Task statement:
Each record should be set down again so that it matches the original exactly.

Supplied data:
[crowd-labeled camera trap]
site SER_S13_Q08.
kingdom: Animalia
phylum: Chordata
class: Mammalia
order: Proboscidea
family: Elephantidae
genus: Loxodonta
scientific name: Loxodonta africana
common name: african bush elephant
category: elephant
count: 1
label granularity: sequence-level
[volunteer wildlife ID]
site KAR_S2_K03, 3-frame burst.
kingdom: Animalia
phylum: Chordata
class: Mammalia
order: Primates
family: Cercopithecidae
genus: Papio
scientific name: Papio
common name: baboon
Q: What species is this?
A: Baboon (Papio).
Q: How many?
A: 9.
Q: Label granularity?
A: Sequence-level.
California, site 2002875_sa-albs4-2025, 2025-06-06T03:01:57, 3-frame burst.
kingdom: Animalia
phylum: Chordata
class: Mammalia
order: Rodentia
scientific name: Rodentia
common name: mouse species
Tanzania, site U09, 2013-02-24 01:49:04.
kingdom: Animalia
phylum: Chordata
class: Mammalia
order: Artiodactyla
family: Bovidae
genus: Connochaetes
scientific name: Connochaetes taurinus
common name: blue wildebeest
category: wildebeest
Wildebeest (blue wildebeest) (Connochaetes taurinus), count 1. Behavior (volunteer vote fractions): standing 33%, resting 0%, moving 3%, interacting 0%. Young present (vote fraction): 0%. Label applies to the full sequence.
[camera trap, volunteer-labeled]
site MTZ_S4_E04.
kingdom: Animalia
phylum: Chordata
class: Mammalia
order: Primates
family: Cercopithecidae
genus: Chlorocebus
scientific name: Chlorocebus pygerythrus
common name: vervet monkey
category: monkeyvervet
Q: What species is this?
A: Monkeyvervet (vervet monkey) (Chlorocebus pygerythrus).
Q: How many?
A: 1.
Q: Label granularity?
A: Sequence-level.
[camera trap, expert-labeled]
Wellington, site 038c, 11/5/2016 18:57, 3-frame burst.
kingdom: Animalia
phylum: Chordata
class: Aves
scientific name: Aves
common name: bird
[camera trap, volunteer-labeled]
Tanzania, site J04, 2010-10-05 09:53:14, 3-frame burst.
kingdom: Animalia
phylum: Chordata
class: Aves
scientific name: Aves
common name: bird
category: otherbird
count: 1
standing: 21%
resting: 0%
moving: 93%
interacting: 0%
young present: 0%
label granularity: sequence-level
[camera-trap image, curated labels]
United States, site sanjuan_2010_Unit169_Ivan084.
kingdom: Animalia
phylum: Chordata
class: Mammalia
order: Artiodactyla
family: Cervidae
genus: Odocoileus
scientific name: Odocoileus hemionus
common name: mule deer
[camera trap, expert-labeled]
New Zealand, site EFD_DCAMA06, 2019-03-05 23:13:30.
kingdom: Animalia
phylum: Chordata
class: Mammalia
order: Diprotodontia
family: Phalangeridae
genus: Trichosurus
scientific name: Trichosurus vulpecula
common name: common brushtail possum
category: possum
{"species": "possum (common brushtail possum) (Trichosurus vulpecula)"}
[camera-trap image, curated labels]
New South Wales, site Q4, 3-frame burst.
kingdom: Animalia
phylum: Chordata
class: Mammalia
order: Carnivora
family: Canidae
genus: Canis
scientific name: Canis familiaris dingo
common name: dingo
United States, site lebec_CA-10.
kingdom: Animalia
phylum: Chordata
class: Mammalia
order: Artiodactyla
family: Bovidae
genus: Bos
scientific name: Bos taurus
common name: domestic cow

Your response:
[crowd-labeled camera trap]
site SER_S13_Q08.
kingdom: Animalia
phylum: Chordata
class: Mammalia
order: Proboscidea
family: Elephantidae
genus: Loxodonta
scientific name: Loxodonta africana
common name: african bush elephant
category: elephant
count: 1
label granularity: sequence-level
[volunteer wildlife ID]
site KAR_S2_K03, 3-frame burst.
kingdom: Animalia
phylum: Chordata
class: Mammalia
order: Primates
family: Cercopithecidae
genus: Papio
scientific name: Papio
common name: baboon
Q: What species is this?
A: Baboon (Papio).
Q: How many?
A: 9.
Q: Label granularity?
A: Sequence-level.
California, site 2002875_sa-albs4-2025, 2025-06-06T03:01:57, 3-frame burst.
kingdom: Animalia
phylum: Chordata
class: Mammalia
order: Rodentia
scientific name: Rodentia
common name: mouse species
Tanzania, site U09, 2013-02-24 01:49:04.
kingdom: Animalia
phylum: Chordata
class: Mammalia
order: Artiodactyla
family: Bovidae
genus: Connochaetes
scientific name: Connochaetes taurinus
common name: blue wildebeest
category: wildebeest
Wildebeest (blue wildebeest) (Connochaetes taurinus), count 1. Behavior (volunteer vote fractions): standing 33%, resting 0%, moving 3%, interacting 0%. Young present (vote fraction): 0%. Label applies to the full sequence.
[camera trap, volunteer-labeled]
site MTZ_S4_E04.
kingdom: Animalia
phylum: Chordata
class: Mammalia
order: Primates
family: Cercopithecidae
genus: Chlorocebus
scientific name: Chlorocebus pygerythrus
common name: vervet monkey
category: monkeyvervet
Q: What species is this?
A: Monkeyvervet (vervet monkey) (Chlorocebus pygerythrus).
Q: How many?
A: 1.
Q: Label granularity?
A: Sequence-level.
[camera trap, expert-labeled]
Wellington, site 038c, 11/5/2016 18:57, 3-frame burst.
kingdom: Animalia
phylum: Chordata
class: Aves
scientific name: Aves
common name: bird
[camera trap, volunteer-labeled]
Tanzania, site J04, 2010-10-05 09:53:14, 3-frame burst.
kingdom: Animalia
phylum: Chordata
class: Aves
scientific name: Aves
common name: bird
category: otherbird
count: 1
standing: 21%
resting: 0%
moving: 93%
interacting: 0%
young present: 0%
label granularity: sequence-level
[camera-trap image, curated labels]
United States, site sanjuan_2010_Unit169_Ivan084.
kingdom: Animalia
phylum: Chordata
class: Mammalia
order: Artiodactyla
family: Cervidae
genus: Odocoileus
scientific name: Odocoileus hemionus
common name: mule deer
[camera trap, expert-labeled]
New Zealand, site EFD_DCAMA06, 2019-03-05 23:13:30.
kingdom: Animalia
phylum: Chordata
class: Mammalia
order: Diprotodontia
family: Phalangeridae
genus: Trichosurus
scientific name: Trichosurus vulpecula
common name: common brushtail possum
category: possum
{"species": "possum (common brushtail possum) (Trichosurus vulpecula)"}
[camera-trap image, curated labels]
New South Wales, site Q4, 3-frame burst.
kingdom: Animalia
phylum: Chordata
class: Mammalia
order: Carnivora
family: Canidae
genus: Canis
scientific name: Canis familiaris dingo
common name: dingo
United States, site lebec_CA-10.
kingdom: Animalia
phylum: Chordata
class: Mammalia
order: Artiodactyla
family: Bovidae
genus: Bos
scientific name: Bos taurus
common name: domestic cow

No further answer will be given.